PROBLEM REQUIREMENTS = Transcribe all records exactly; omit pictures.

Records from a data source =
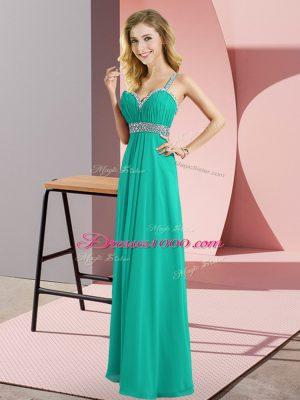 Fancy Turquoise Straps Neckline Beading Prom Dress Sleeveless Criss Cross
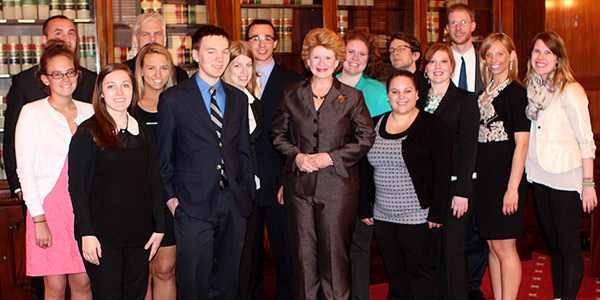Ford Institute seniors visited with Michigan Senator Debbie Stabenow during their D.C. trip.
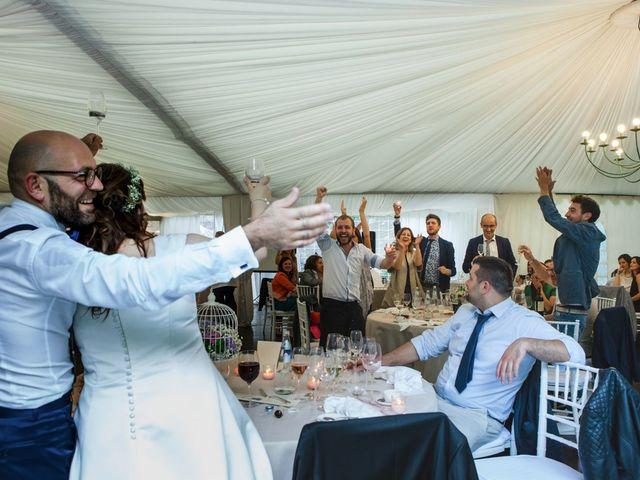 Il matrimonio di Alessandro e Federica a Crocetta del Montello, Treviso 101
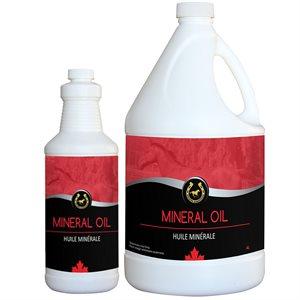 Golden Horseshoe Mineral Oil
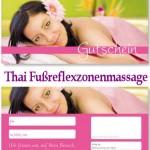 Massage Gutschein Fußreflexzonenmassage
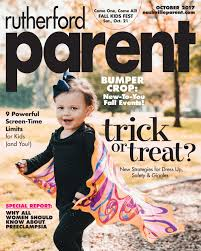Pumpkin Patch Daycare Murfreesboro Tn by Rutherford Parent Magazine October 2017 By Day Communications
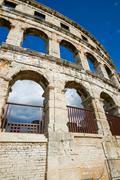 Ancient amphitheater in Pula Croatia - stock photo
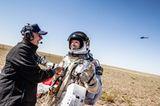 Rekordsprung: Rekordsprung vom Rande des Weltalls - Bild 8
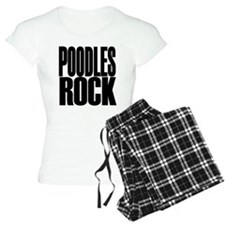 POODLES ROCK Pajamas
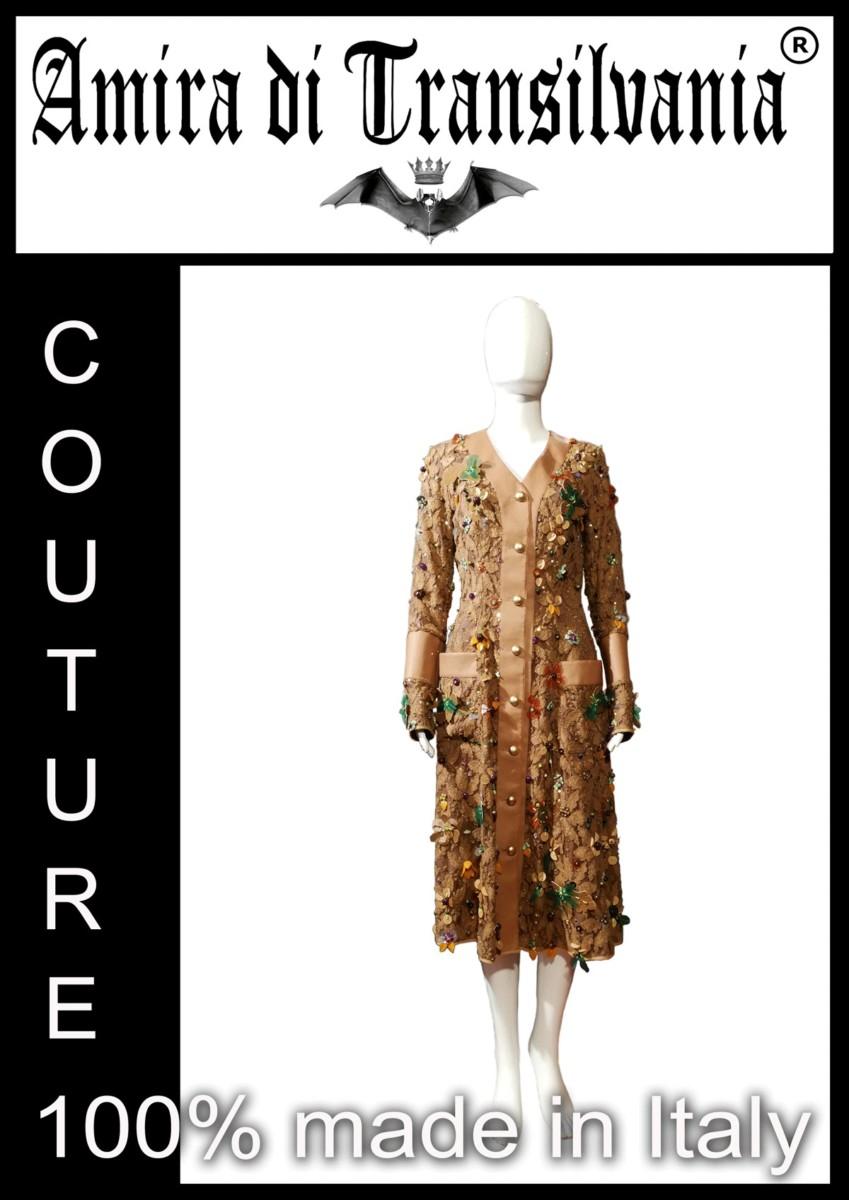 Cappotto couture ricamato a mano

SOLUTION =
 Fancy Turquoise Straps Neckline Beading Prom Dress Sleeveless Criss Cross
Ford Institute seniors visited with Michigan Senator Debbie Stabenow during their D.C. trip.
 Il matrimonio di Alessandro e Federica a Crocetta del Montello, Treviso 101
 Golden Horseshoe Mineral Oil
 Massage Gutschein Fußreflexzonenmassage
Pumpkin Patch Daycare Murfreesboro Tn by Rutherford Parent Magazine October 2017 By Day Communications
 Ancient amphitheater in Pula Croatia - stock photo
 Rekordsprung: Rekordsprung vom Rande des Weltalls - Bild 8
 POODLES ROCK Pajamas
 Cappotto couture ricamato a mano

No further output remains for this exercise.